C'est ainsi que LTRU avait, en décembre 2007, renoncé à utiliser les extlangs et changé les Internet-Drafts pour mettre en œuvre cette décision. Dans cette nouvelle version, le registre des langues gardait l'information comme quoi une langue était couverte par une macrolangue mais les étiquettes de langue étaient uniquement formées avec la langue elle-même. Le tosque était donc noté als, le zapotèque de la Sierra de Juárez zaa et le mandarin cmn.

Mais, à l'IETF, les choses ne se passent pas toujours aussi simplement. Cinq mois après ce changement, les problèmes de la nouvelle version apparaissent, souvent soulevés par des gens qui n'avaient guère contribué au travail concret, et rien dit à l'époque de l'abandon des extlangs. Dans les cas où le groupe autour d'une macrolangue comporte une langue dominante (ce qui est le cas du chinois avec le poids du mandarin, ou celui de l'arabe avec la référence qu'est l'arabe standard, mais pas du zapotèque), de nombreux documents ont déjà été étiquetés avec l'étiquette qui est devenue celle de la macrolangue. Par exemple, les ressources en mandarin ne devraient plus être notées zh comme avant mais cmn. Que faire avec les innombrables documents en mandarin qui avaient été étiquetés zh en suivant le RFC 4646 ?

Idéalement, le seul registre des langues suffirait à trouver des bonnes solutions. Mais, en fait, les décisions à prendre par le logiciel dépendent souvent de critères non linguistiques. Par exemple, si un utilisateur a configuré comme langue préférée le breton, il n'est pas déraisonnable de lui servir du texte en français. Non pas que les deux langues soient proches (la première est une langue celte et le second une langue romane) mais parce que, en pratique, presque tous les gens qui comprennent le breton comprennent également le français.

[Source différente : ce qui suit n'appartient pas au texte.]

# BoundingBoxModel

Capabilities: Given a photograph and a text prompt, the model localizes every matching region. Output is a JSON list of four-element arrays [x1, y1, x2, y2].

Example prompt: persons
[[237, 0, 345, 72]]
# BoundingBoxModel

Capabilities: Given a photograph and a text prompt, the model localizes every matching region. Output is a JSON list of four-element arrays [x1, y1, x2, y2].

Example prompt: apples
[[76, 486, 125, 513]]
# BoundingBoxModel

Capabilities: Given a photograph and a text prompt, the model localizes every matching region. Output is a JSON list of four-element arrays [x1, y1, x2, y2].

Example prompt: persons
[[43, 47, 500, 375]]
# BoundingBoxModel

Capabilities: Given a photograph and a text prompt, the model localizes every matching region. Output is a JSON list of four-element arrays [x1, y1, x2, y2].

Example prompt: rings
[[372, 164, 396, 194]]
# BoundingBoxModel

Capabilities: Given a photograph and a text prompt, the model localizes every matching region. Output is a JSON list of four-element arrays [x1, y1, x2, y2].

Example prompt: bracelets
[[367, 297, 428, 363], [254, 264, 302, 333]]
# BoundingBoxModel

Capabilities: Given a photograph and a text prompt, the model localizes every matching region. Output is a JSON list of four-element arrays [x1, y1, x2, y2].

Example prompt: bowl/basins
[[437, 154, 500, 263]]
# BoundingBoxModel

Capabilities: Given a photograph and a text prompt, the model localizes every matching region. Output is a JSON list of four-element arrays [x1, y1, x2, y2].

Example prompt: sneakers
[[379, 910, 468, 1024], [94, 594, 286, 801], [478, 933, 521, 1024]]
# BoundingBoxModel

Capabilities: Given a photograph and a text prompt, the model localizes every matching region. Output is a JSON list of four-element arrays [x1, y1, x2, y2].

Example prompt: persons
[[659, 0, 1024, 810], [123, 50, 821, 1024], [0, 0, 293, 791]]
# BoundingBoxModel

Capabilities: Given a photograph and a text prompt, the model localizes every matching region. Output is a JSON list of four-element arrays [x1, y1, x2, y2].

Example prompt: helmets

Mais on ne peut pas mettre cette information (de taille importante et qui change souvent) dans le registre ! Il faudrait donc se résigner, ce qui ne semble pas facile, à ne pas avoir dans le registre d'information permettant un repli « intelligent ».

Après, là encore, un débat très chaud, le groupe LTRU a finalement fait marche arrière le 26 mai 2008, revenant aux extlangs. Cela nécessite de revenir à la précédente version des Internet-Drafts, de revoir documents et implémentations. Et sans garantie que cela ne recommence pas dans quelques mois...

Ma vue personnelle est que le système est instable : on peut bâtir un bon argumentaire pour les deux solutions (contre les extlangs, voir le texte de Mark Davis), aucune n'est parfaite, car les langues humaines n'ont pas été conçues pour faciliter la tâche de l'IETF. Il aurait fallu adopter une solution et s'y tenir mais les mécanismes de décision à l'IETF ne rendent pas cela facile.